SELECTED PASSAGE
=-=-=

I'm generating some test data for my models.
I have Country, States and Citys, this are descending from
models.Model.
Example:
class Country(models.Model):
name =
models.CharField('nombre',maxlength=50,blank=False,db_index=True,unique=True)
language = models.CharField('lenguaje',maxlength=5,blank=False)
zipcode =
models.CharField('indicativo',maxlength=10,blank=False,unique=True)
def __str__(self):
return '%s - id: %s' % (self.name, self.id)
class Admin:
pass
class Meta:
verbose_name = 'pais'
verbose_name_plural = 'paises'
db_table = 'jhonWebCountry'
ordering = ['name']
Now, I have a base class:
class BaseContent(models.Model):
createdOn = models.DateTimeField('fecha de
creación',editable=False,auto_now_add=True)
modifedOn = models.DateTimeField('fecha de
modificación',editable=False,auto_now=True)
tags =
models.CharField('etiquetas',maxlength=300,blank=False)
title =
models.CharField('titulo',maxlength=50,blank=False,db_index=True)
userId = models.SlugField(prepopulate_from=('title',
'title'),blank=False)
content = models.TextField('contenido')
author =
models.CharField('autor',maxlength=50,blank=False,db_index=True,default='1')

=-=-=

Stored items:
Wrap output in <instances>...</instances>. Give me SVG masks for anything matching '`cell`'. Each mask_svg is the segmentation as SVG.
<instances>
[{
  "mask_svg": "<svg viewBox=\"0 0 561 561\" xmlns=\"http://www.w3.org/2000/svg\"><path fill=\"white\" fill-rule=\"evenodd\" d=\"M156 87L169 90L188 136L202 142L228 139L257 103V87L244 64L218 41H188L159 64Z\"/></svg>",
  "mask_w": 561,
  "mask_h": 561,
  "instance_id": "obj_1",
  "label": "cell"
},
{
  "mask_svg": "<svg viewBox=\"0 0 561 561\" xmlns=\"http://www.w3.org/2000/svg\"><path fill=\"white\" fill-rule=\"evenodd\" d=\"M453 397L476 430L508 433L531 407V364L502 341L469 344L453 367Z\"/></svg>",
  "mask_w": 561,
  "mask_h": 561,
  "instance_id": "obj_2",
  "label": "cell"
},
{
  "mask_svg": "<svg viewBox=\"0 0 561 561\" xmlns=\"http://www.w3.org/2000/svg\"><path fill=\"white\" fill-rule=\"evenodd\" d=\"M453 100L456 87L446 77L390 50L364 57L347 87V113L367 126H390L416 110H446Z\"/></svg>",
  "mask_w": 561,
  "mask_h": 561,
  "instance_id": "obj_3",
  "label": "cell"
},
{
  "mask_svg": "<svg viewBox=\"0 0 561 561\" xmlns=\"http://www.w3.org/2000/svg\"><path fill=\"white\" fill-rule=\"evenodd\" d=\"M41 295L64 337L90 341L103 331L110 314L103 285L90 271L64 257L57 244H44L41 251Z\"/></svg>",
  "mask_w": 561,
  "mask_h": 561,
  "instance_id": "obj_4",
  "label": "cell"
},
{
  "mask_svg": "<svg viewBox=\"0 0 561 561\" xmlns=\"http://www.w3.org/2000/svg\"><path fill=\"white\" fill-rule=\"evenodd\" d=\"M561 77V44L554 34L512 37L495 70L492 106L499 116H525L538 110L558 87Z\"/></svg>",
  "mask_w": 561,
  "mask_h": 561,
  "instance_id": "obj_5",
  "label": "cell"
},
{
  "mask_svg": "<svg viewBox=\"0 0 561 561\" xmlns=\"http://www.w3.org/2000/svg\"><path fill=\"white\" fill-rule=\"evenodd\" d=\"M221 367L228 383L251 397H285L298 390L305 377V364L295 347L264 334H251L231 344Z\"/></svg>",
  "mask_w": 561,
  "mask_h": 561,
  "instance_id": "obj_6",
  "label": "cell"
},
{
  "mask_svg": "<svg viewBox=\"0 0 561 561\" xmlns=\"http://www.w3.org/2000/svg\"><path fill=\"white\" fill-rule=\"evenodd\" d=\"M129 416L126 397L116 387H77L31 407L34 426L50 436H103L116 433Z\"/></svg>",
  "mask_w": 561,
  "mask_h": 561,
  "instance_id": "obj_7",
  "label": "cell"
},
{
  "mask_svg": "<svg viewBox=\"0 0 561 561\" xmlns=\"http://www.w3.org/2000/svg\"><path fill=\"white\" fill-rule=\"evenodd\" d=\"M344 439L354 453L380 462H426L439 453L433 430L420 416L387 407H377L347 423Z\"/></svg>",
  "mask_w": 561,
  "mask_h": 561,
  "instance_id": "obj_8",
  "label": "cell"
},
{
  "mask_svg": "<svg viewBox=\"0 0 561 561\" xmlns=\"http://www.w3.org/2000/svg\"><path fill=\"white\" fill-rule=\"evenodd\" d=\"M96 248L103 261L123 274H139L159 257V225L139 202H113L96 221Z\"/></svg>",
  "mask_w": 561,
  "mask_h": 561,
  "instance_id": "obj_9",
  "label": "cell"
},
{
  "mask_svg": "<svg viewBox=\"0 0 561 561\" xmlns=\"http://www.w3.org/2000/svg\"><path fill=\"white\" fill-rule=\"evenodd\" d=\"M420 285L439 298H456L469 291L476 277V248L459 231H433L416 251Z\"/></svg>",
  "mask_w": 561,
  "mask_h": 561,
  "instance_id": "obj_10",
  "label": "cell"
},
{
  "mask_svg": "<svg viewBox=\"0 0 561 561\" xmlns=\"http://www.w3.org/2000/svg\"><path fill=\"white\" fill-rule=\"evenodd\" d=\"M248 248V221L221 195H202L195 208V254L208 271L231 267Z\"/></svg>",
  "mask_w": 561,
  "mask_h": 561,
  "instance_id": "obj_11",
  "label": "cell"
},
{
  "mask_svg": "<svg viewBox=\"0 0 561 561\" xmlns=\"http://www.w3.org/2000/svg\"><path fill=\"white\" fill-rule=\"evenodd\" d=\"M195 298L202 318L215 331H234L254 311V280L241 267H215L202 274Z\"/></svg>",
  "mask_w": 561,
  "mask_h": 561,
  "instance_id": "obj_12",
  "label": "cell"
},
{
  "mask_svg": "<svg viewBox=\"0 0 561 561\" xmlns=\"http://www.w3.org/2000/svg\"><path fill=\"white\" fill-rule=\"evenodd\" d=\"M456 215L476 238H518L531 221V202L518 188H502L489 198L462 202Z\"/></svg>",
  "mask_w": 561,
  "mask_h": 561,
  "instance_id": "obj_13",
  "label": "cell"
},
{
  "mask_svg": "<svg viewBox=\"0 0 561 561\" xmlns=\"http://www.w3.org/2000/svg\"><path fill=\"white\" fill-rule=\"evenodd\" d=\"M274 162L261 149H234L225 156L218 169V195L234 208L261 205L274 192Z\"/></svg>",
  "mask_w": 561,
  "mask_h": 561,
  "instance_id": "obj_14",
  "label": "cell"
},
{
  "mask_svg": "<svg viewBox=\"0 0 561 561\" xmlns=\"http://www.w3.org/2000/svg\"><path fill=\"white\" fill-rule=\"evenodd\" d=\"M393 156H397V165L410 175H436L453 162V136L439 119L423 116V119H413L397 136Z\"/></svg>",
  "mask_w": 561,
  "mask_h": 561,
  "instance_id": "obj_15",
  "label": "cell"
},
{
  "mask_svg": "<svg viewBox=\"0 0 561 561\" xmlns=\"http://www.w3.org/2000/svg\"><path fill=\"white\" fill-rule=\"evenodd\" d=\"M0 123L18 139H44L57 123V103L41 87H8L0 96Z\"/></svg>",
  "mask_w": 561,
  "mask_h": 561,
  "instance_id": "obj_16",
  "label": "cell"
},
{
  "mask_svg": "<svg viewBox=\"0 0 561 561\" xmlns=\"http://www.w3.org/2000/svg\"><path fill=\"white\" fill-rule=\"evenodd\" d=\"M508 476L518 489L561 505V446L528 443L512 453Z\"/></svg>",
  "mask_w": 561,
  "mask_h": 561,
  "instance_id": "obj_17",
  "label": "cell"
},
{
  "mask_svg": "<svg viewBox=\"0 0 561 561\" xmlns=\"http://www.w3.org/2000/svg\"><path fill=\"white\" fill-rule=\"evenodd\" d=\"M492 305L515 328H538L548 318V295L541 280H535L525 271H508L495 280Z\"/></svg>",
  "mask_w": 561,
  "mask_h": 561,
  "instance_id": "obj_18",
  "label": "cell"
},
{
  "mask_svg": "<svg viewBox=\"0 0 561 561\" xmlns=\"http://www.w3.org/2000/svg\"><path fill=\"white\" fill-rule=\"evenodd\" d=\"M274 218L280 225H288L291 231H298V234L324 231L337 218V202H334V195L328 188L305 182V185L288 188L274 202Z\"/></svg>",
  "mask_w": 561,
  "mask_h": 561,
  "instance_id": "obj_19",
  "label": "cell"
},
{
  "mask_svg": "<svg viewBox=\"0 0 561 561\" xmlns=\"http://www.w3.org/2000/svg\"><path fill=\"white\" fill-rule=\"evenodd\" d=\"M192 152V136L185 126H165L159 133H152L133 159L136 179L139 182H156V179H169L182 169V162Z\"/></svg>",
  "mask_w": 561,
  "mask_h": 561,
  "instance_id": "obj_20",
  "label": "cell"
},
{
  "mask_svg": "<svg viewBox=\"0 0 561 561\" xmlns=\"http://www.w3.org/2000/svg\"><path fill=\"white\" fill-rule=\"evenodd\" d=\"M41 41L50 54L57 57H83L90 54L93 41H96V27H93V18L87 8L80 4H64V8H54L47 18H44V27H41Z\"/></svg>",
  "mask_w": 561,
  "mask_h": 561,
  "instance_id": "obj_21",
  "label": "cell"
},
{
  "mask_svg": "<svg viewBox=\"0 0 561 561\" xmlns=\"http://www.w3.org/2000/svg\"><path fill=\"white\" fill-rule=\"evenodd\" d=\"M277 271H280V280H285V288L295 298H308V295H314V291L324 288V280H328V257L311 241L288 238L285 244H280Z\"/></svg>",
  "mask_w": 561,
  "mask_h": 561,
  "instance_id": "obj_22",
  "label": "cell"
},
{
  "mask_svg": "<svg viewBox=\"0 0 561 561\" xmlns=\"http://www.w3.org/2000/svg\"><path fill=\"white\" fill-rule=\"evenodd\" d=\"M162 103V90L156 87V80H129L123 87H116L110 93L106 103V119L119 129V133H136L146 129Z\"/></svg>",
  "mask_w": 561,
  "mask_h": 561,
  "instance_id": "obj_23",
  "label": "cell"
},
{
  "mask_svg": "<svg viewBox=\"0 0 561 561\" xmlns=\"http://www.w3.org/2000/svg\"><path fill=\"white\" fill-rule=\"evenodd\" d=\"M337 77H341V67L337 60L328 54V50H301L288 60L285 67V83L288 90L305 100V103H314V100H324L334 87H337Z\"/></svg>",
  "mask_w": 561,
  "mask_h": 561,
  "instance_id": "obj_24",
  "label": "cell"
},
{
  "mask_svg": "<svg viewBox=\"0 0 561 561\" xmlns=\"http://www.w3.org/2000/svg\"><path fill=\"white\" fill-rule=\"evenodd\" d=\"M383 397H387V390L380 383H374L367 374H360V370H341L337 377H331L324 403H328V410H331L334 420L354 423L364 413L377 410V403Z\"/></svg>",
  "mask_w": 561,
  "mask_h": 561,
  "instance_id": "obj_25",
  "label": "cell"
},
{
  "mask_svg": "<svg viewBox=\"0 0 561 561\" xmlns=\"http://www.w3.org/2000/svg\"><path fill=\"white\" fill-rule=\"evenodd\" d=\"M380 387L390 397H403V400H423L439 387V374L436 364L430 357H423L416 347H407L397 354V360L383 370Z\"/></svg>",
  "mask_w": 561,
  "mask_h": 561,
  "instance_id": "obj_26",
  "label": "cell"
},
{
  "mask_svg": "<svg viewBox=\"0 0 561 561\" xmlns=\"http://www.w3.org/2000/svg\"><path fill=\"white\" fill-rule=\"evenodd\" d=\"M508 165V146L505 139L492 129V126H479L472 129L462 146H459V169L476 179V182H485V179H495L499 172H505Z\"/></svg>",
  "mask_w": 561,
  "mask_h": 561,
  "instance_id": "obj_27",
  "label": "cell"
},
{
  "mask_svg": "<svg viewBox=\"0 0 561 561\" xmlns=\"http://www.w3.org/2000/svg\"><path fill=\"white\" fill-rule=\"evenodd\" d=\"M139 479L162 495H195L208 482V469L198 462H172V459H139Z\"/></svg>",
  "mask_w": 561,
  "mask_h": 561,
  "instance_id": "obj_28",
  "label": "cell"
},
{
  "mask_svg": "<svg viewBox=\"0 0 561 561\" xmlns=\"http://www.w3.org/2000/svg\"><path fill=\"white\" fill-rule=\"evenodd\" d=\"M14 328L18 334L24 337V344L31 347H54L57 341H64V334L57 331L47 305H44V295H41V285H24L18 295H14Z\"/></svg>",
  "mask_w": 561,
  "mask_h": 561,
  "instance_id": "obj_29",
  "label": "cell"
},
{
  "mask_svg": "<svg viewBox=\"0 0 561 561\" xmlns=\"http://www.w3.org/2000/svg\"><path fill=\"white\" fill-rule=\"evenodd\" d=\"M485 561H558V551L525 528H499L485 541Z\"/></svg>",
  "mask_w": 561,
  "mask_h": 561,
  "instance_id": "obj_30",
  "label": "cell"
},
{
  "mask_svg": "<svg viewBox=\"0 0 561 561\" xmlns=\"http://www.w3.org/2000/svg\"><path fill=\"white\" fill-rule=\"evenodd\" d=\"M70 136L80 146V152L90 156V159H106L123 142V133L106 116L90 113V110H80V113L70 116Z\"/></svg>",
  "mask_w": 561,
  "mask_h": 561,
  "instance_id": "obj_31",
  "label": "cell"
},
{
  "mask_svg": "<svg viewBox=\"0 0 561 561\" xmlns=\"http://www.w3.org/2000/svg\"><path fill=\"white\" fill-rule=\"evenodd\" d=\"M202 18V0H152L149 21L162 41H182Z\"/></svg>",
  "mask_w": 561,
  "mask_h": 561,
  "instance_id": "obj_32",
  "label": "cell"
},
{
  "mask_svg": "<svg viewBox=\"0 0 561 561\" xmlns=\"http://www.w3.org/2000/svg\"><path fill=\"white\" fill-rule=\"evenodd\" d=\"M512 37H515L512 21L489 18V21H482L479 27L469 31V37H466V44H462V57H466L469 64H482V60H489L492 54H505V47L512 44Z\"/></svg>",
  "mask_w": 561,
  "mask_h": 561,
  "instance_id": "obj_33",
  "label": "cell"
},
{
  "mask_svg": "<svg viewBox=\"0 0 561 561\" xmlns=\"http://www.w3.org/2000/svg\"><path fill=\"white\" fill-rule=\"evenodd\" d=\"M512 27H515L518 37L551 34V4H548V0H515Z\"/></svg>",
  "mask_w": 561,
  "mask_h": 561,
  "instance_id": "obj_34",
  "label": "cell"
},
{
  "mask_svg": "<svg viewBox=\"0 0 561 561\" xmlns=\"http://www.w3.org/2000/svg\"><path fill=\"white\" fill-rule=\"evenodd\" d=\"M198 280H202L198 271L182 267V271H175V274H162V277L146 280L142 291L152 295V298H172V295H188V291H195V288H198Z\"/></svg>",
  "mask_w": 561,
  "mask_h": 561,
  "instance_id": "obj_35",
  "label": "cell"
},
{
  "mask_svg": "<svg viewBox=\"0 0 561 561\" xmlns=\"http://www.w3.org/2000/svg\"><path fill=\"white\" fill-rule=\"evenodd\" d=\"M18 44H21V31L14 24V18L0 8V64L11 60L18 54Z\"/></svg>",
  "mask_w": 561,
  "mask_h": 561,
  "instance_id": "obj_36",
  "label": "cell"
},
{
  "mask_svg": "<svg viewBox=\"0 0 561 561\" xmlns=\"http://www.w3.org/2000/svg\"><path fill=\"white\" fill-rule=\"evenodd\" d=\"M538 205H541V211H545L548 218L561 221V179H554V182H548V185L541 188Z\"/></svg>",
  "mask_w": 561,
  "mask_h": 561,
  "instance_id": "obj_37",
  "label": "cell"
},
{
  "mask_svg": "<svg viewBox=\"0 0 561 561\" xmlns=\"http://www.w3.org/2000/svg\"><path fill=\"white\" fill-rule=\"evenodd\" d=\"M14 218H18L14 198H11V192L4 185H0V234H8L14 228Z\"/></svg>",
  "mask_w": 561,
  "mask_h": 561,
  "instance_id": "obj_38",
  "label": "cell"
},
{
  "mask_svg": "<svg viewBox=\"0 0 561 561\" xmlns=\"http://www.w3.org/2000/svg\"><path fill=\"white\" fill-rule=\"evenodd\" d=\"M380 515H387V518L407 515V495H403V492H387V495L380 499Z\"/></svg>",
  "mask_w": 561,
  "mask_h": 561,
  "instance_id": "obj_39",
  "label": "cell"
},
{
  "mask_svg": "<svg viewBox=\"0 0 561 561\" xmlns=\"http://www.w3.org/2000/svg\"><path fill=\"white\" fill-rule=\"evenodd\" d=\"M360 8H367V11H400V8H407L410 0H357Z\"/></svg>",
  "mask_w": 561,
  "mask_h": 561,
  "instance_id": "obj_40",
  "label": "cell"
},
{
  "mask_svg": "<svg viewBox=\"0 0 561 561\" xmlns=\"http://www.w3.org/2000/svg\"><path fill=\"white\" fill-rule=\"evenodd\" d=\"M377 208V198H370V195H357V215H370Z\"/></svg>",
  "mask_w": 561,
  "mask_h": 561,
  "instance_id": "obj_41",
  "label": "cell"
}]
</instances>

=-=-=

EXPLORE THE MATERIAL
• 1. For the Django model text, decide whether each statement agrees with it, answering yes or no and quoting the deciding words: (a) the Country model's language field has a maximum length of 5; (b) the Country model uses the database table 'jhonWebCountry'; (c) the title field in BaseContent allows up to 100 characters.
• 2. Reproduce the Django model text word for word from "I'm generating some" up to and including "language = models.CharField('lenguaje',maxlength=5,blank=False)".
These stored items are material separate from the Django model text.

EXERCISE RESPONSES
• 1.
(a) Yes: "language = models.CharField('lenguaje',maxlength=5,blank=False)"
(b) Yes: "db_table = 'jhonWebCountry'"
(c) No: "models.CharField('titulo',maxlength=50,blank=False,db_index=True)"

• 2.
I'm generating some test data for my models.
I have Country, States and Citys, this are descending from
models.Model.
Example:
class Country(models.Model):
name =
models.CharField('nombre',maxlength=50,blank=False,db_index=True,unique=True)
language = models.CharField('lenguaje',maxlength=5,blank=False)